Can you print, character for character, only the lines of the entries below that run from the line with "In the image, which of" up to and including the line with "4. point 86,179"?
[START OF SUPPLIED MATERIAL]
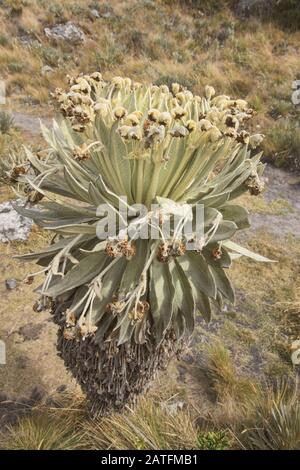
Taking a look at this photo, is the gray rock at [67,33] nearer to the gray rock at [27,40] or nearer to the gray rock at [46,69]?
the gray rock at [27,40]

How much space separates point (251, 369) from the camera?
357 cm

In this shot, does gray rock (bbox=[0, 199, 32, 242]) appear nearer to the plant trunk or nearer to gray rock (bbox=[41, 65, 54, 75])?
the plant trunk

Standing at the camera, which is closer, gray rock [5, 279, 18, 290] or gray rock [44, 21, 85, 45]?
gray rock [5, 279, 18, 290]

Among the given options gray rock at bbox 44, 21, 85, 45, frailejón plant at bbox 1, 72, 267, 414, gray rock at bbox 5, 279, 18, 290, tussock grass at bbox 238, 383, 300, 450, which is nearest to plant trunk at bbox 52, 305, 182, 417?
frailejón plant at bbox 1, 72, 267, 414

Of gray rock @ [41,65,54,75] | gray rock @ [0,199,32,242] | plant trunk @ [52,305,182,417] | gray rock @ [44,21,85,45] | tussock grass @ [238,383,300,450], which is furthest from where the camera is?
gray rock @ [44,21,85,45]

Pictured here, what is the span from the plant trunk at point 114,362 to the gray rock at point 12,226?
271 cm

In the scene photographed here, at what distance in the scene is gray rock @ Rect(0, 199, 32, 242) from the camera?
4.73 m

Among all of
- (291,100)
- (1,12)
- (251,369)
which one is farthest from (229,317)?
(1,12)

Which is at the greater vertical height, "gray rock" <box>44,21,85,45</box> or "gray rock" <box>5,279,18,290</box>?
"gray rock" <box>44,21,85,45</box>

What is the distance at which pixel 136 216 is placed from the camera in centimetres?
200

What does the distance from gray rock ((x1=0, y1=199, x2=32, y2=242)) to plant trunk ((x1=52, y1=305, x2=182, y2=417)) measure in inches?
107

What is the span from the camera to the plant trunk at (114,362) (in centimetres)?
205

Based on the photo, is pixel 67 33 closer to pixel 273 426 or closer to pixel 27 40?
pixel 27 40

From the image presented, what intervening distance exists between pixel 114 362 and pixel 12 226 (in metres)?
3.11
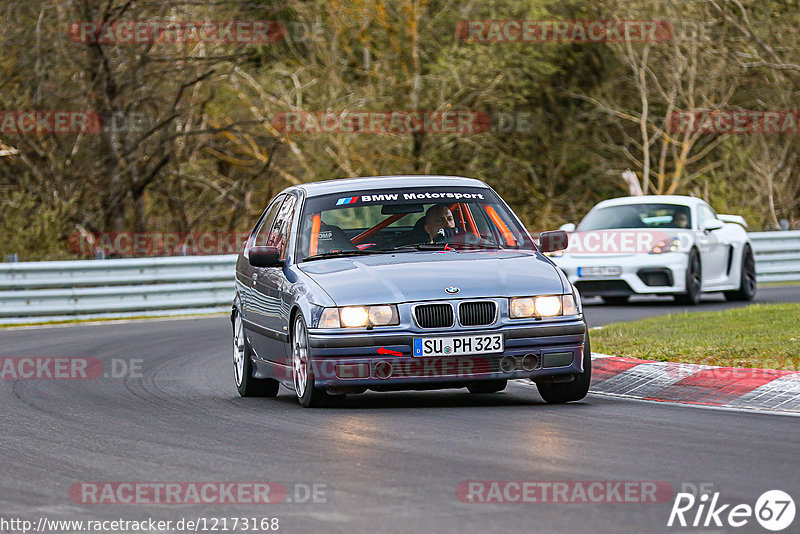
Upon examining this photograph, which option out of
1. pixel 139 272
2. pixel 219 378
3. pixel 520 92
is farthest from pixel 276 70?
pixel 219 378

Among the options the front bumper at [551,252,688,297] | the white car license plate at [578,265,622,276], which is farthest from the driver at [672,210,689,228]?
the white car license plate at [578,265,622,276]

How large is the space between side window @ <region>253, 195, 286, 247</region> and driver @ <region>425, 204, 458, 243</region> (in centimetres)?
156

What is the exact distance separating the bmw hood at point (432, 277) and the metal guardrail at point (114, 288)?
38.3ft

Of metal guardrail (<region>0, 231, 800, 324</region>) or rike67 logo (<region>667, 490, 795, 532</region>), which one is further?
metal guardrail (<region>0, 231, 800, 324</region>)

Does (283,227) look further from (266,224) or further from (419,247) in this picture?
(419,247)

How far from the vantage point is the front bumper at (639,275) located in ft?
67.1

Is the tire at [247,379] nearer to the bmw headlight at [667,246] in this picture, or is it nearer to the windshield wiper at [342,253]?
the windshield wiper at [342,253]

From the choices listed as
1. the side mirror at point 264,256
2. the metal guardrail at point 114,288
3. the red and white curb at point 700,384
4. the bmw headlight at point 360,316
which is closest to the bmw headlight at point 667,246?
the metal guardrail at point 114,288

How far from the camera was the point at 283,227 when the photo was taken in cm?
1144

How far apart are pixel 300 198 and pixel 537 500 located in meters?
5.19

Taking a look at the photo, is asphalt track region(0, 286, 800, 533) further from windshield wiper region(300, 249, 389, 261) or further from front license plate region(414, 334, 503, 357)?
windshield wiper region(300, 249, 389, 261)

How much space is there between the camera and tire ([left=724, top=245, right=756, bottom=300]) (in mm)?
21719

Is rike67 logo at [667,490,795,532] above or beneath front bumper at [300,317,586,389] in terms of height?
above

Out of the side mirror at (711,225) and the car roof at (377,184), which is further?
the side mirror at (711,225)
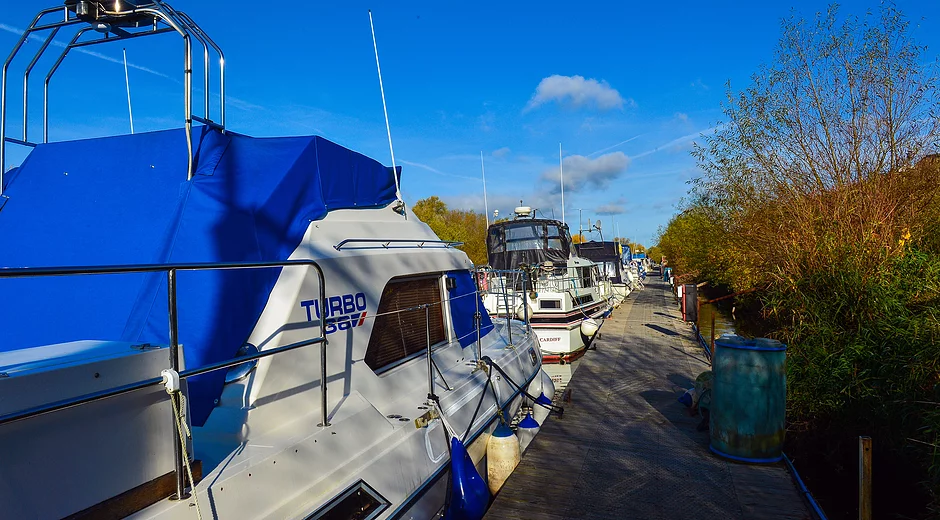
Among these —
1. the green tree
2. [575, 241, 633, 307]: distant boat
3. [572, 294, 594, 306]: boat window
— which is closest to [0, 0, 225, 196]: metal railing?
[572, 294, 594, 306]: boat window

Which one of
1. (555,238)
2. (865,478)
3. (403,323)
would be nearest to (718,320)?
(555,238)

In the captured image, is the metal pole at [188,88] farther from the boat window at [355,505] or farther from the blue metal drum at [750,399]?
the blue metal drum at [750,399]

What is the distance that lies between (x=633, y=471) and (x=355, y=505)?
2.81 metres

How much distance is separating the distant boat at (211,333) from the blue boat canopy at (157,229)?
1cm

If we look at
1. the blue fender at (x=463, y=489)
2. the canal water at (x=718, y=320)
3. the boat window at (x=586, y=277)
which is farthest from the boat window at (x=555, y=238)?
the blue fender at (x=463, y=489)

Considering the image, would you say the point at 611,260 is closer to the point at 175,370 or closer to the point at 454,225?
the point at 454,225

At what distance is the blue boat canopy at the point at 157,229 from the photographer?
325 cm

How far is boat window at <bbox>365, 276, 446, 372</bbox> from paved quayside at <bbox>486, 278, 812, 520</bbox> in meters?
1.43

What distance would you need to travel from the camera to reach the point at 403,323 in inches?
189

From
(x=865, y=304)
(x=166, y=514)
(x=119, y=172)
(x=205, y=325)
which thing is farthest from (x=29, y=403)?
(x=865, y=304)

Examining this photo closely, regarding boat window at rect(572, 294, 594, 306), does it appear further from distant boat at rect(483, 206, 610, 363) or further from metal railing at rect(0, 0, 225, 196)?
metal railing at rect(0, 0, 225, 196)

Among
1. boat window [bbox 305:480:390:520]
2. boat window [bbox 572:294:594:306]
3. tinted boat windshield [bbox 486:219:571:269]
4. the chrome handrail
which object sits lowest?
boat window [bbox 305:480:390:520]

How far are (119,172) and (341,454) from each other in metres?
2.44

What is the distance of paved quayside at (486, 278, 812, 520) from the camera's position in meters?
4.25
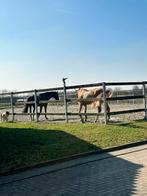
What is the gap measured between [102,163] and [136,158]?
3.13 ft

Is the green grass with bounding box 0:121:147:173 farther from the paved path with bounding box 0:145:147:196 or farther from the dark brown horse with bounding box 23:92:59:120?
the dark brown horse with bounding box 23:92:59:120

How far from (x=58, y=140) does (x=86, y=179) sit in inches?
193

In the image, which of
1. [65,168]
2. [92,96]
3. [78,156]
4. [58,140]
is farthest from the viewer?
[92,96]

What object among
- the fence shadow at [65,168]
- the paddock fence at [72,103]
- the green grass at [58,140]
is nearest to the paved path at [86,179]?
the fence shadow at [65,168]

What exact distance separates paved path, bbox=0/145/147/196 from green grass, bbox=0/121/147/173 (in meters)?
0.75

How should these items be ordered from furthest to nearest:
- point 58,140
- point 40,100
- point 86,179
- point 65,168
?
1. point 40,100
2. point 58,140
3. point 65,168
4. point 86,179

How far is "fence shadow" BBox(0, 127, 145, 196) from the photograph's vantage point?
7.85 metres

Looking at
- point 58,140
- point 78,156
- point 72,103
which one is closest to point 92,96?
point 72,103

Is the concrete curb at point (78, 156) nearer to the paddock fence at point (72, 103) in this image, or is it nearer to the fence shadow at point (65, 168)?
the fence shadow at point (65, 168)

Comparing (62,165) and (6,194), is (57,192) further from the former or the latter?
(62,165)

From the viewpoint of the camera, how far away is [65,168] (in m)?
10.1

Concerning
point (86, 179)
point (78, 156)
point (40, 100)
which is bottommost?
point (86, 179)

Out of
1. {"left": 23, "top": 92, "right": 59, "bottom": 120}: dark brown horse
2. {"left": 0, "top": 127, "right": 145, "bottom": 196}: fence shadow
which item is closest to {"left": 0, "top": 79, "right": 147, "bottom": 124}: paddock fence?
{"left": 23, "top": 92, "right": 59, "bottom": 120}: dark brown horse

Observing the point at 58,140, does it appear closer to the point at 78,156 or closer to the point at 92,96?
the point at 78,156
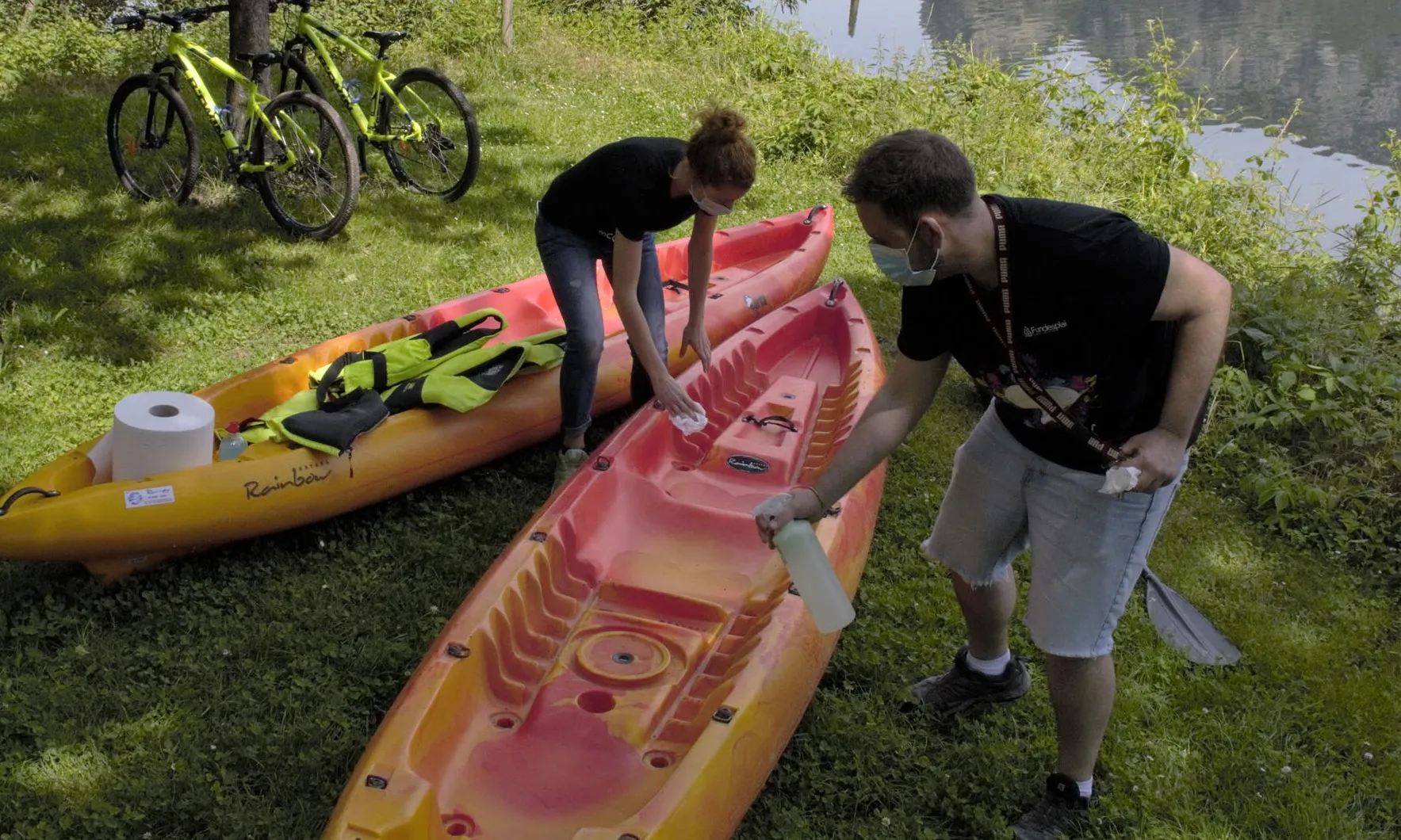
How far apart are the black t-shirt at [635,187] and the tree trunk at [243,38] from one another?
11.7 feet

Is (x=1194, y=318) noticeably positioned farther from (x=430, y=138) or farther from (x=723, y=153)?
(x=430, y=138)

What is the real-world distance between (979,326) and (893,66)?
340 inches

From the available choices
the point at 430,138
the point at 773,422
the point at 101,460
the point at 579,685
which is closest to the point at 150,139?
the point at 430,138

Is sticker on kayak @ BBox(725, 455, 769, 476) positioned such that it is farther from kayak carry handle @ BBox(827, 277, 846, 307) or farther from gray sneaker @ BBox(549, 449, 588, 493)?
kayak carry handle @ BBox(827, 277, 846, 307)

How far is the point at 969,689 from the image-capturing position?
3455 millimetres

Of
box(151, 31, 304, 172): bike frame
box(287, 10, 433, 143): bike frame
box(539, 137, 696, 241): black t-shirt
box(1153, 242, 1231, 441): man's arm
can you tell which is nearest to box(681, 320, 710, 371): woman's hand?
box(539, 137, 696, 241): black t-shirt

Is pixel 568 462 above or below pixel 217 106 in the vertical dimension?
below

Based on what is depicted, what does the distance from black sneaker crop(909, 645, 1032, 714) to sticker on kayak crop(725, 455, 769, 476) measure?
1.25m

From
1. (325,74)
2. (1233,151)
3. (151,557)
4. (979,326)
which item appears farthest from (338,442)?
(1233,151)

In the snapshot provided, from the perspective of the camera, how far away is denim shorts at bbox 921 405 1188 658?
2.52 meters

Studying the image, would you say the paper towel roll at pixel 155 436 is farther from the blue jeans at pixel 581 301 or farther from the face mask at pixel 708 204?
the face mask at pixel 708 204

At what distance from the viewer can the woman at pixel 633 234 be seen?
3.60 m

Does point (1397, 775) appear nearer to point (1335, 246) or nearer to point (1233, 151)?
point (1335, 246)

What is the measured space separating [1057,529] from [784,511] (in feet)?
2.15
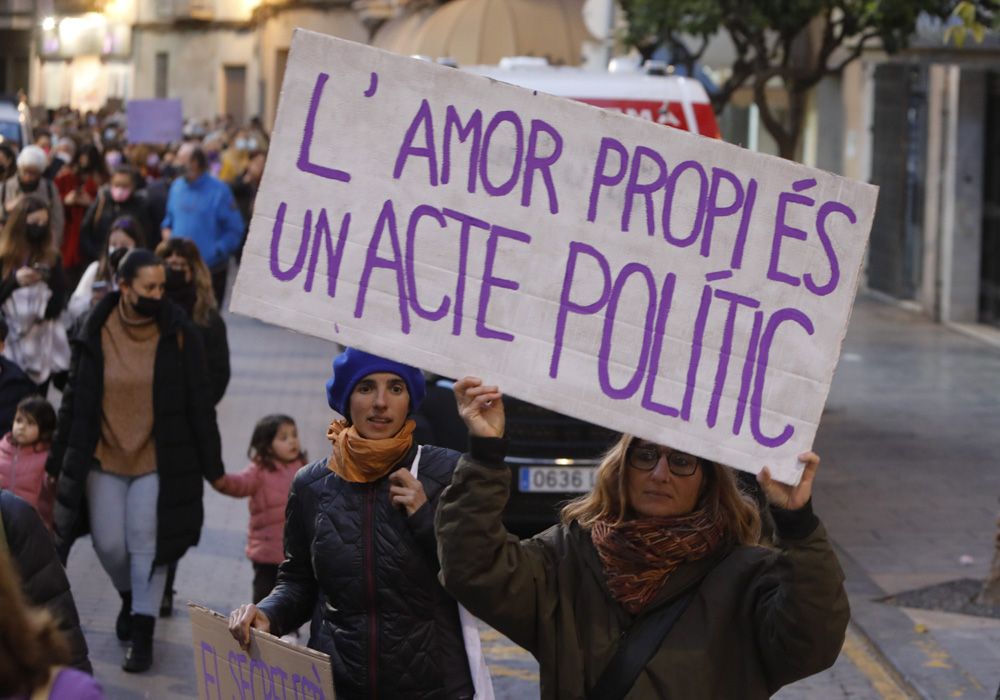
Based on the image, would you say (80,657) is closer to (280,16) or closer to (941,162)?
(941,162)

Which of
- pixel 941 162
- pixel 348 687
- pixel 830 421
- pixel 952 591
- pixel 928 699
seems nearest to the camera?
pixel 348 687

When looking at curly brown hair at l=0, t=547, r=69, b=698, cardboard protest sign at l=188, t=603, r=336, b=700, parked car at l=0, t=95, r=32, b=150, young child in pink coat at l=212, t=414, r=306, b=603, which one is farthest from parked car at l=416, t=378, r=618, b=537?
parked car at l=0, t=95, r=32, b=150

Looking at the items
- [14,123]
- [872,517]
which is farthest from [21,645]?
[14,123]

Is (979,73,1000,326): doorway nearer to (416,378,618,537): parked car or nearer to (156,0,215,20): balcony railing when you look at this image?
(416,378,618,537): parked car

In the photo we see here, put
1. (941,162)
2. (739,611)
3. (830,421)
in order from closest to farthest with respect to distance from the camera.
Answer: (739,611) < (830,421) < (941,162)

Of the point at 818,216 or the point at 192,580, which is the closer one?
the point at 818,216

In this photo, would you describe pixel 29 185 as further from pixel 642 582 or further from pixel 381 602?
pixel 642 582

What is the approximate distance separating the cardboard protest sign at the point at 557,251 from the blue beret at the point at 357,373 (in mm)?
825

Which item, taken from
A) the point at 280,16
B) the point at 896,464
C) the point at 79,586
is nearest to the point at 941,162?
the point at 896,464

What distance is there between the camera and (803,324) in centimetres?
381

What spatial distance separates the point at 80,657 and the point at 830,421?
35.8 feet

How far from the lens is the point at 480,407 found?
380 cm

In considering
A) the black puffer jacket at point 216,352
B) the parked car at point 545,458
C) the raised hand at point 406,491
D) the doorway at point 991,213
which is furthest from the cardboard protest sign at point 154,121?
the raised hand at point 406,491

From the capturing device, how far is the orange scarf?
15.4ft
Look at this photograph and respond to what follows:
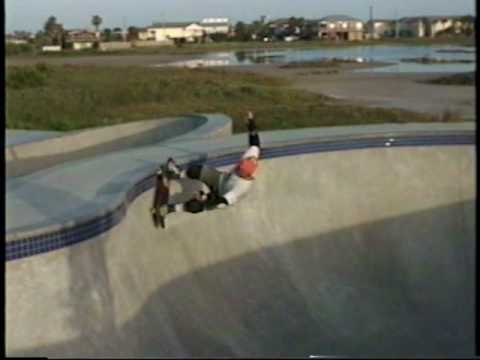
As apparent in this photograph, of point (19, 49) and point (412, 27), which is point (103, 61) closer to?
point (19, 49)

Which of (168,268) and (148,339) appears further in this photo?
(168,268)

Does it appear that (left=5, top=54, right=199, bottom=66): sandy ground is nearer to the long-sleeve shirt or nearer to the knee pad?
the knee pad

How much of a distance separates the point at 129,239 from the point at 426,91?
97.2ft

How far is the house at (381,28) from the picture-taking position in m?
131

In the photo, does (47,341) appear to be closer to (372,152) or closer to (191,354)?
(191,354)

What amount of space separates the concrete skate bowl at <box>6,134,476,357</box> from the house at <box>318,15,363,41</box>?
107m

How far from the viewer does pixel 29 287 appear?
4.74m

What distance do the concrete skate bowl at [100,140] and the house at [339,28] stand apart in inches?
4046

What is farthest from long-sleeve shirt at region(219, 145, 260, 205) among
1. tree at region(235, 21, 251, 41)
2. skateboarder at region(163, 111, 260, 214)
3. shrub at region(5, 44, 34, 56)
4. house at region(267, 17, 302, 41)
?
tree at region(235, 21, 251, 41)

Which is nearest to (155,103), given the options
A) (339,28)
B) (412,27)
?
(339,28)

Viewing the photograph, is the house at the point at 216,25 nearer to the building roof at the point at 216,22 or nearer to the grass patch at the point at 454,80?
the building roof at the point at 216,22

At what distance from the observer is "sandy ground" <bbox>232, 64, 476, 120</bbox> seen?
90.9 feet

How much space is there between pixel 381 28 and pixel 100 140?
131 m

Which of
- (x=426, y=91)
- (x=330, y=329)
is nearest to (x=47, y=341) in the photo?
(x=330, y=329)
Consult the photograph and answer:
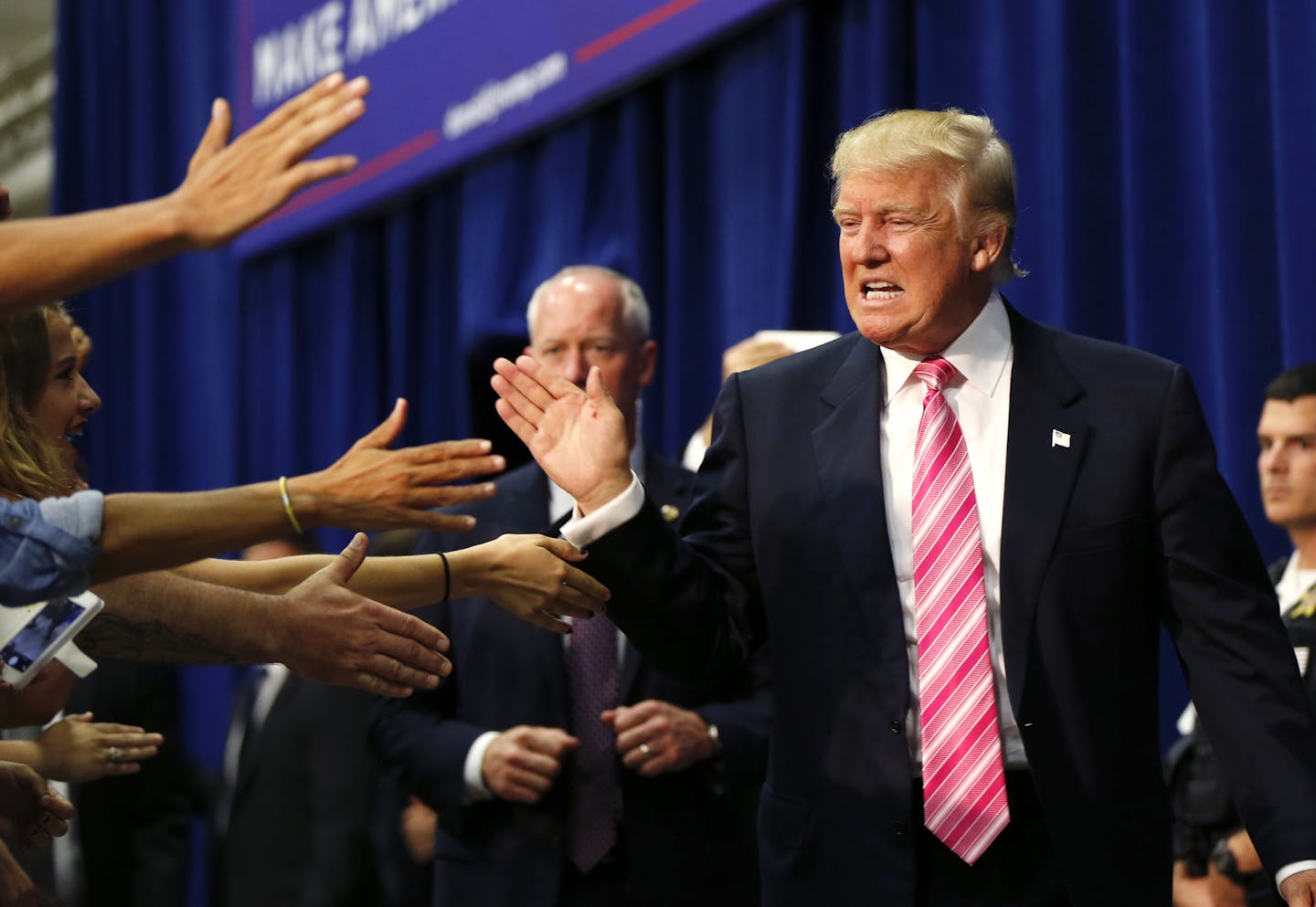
[END OF SUPPLIED MATERIAL]
RESPONSE FOR THIS EXERCISE:
In the image, which of
1. [65,168]
2. [92,96]
3. [78,156]
4. [58,140]
is farthest from the viewer?
[92,96]

What object among
- the fence shadow at [65,168]
- the paddock fence at [72,103]
- the green grass at [58,140]
is nearest to the paved path at [86,179]?
the fence shadow at [65,168]

What exact distance separates paved path, bbox=0/145/147/196 from green grass, bbox=0/121/147/173 (in meters)?
0.75

How should these items be ordered from furthest to nearest:
- point 58,140
- point 40,100
- point 86,179
- point 65,168
?
1. point 40,100
2. point 58,140
3. point 65,168
4. point 86,179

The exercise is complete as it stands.